Excerpts from a dataset
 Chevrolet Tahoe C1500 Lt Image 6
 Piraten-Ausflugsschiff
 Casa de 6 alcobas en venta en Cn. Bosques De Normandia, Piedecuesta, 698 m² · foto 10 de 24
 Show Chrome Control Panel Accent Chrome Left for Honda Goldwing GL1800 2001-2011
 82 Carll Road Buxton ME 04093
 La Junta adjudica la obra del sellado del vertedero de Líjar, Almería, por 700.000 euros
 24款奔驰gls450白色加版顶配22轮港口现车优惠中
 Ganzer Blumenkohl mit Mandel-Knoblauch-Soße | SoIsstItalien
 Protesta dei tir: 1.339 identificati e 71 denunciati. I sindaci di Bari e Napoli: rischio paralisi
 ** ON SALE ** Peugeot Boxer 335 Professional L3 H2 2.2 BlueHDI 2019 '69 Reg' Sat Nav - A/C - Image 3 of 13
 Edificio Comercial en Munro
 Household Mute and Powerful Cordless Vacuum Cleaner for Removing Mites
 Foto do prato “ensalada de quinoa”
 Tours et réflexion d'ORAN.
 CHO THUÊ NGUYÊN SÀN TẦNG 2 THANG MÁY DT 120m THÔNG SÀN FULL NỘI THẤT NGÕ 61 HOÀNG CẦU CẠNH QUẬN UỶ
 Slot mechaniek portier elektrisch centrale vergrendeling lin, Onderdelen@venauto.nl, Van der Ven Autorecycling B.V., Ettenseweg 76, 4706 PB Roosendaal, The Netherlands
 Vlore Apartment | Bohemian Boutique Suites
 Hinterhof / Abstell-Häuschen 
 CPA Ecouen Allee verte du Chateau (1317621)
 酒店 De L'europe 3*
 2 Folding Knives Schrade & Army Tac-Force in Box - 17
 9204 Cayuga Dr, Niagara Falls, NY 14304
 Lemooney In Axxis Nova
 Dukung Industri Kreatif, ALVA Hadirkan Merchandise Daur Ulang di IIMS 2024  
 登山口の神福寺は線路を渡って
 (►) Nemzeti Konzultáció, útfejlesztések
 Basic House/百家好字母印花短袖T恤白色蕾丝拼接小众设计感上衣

- Task prompt -
Print every record exactly as written.

- Exercise output -
 Chevrolet Tahoe C1500 Lt Image 6
 Piraten-Ausflugsschiff
 Casa de 6 alcobas en venta en Cn. Bosques De Normandia, Piedecuesta, 698 m² · foto 10 de 24
 Show Chrome Control Panel Accent Chrome Left for Honda Goldwing GL1800 2001-2011
 82 Carll Road Buxton ME 04093
 La Junta adjudica la obra del sellado del vertedero de Líjar, Almería, por 700.000 euros
 24款奔驰gls450白色加版顶配22轮港口现车优惠中
 Ganzer Blumenkohl mit Mandel-Knoblauch-Soße | SoIsstItalien
 Protesta dei tir: 1.339 identificati e 71 denunciati. I sindaci di Bari e Napoli: rischio paralisi
 ** ON SALE ** Peugeot Boxer 335 Professional L3 H2 2.2 BlueHDI 2019 '69 Reg' Sat Nav - A/C - Image 3 of 13
 Edificio Comercial en Munro
 Household Mute and Powerful Cordless Vacuum Cleaner for Removing Mites
 Foto do prato “ensalada de quinoa”
 Tours et réflexion d'ORAN.
 CHO THUÊ NGUYÊN SÀN TẦNG 2 THANG MÁY DT 120m THÔNG SÀN FULL NỘI THẤT NGÕ 61 HOÀNG CẦU CẠNH QUẬN UỶ
 Slot mechaniek portier elektrisch centrale vergrendeling lin, Onderdelen@venauto.nl, Van der Ven Autorecycling B.V., Ettenseweg 76, 4706 PB Roosendaal, The Netherlands
 Vlore Apartment | Bohemian Boutique Suites
 Hinterhof / Abstell-Häuschen 
 CPA Ecouen Allee verte du Chateau (1317621)
 酒店 De L'europe 3*
 2 Folding Knives Schrade & Army Tac-Force in Box - 17
 9204 Cayuga Dr, Niagara Falls, NY 14304
 Lemooney In Axxis Nova
 Dukung Industri Kreatif, ALVA Hadirkan Merchandise Daur Ulang di IIMS 2024  
 登山口の神福寺は線路を渡って
 (►) Nemzeti Konzultáció, útfejlesztések
 Basic House/百家好字母印花短袖T恤白色蕾丝拼接小众设计感上衣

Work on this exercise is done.